Le myrcène représente souvent 20 à 60 % des huiles essentielles totales du houblon frais selon la variété, ce qui en fait quantitativement le terpène le plus important du houblon en termes de volume. Cependant, son seuil de détection olfactif relativement élevé (12-16 ppb dans l'eau) signifie qu'il n'est pas toujours le composé le plus impactant aromatiquement — de nombreux terpènes mineurs en termes de concentration contribuent davantage à la signature perçue.
Une propriété intéressante du myrcène est sa capacité à agir comme porteur ou potentialisateur pour d'autres composés aromatiques : sa présence dans une formulation multi-terpènes peut amplifier la perception des composés minoritaires, expliquant en partie la différence entre un extrait de terpènes synthétiques combinés et un extrait naturel de plante dans lequel le myrcène joue son rôle d'intégrateur aromatique.
Dans les études sur le cannabis, le myrcène est souvent présenté comme contribuant à l'effet « couch-lock » (sédation) de certaines variétés indicas riches en ce terpène. Des doses très élevées de myrcène (> 100 mg dans des expériences animales) montrent des effets sédatifs, mais ces concentrations sont très supérieures à celles présentes dans une portion de bière artisanale ou de boisson botanique. L'effet fonctionnel du myrcène aux doses alimentaires reste largement spéculatif.
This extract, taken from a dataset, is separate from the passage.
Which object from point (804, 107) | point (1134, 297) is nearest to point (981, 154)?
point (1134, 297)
Note technique brassicole : le myrcène est particulièrement volatile et se perd facilement lors de l'ébullition du moût et de la fermentation (il est partiellement éliminé avec le CO2 produit par les levures). C'est pourquoi les brasseurs souhaitant un profil riche en myrcène doivent nécessairement recourir au dry hopping ou à la Kaltinfusion — l'ébullition seule ne peut pas préserver ce composé thermolabile et volatile.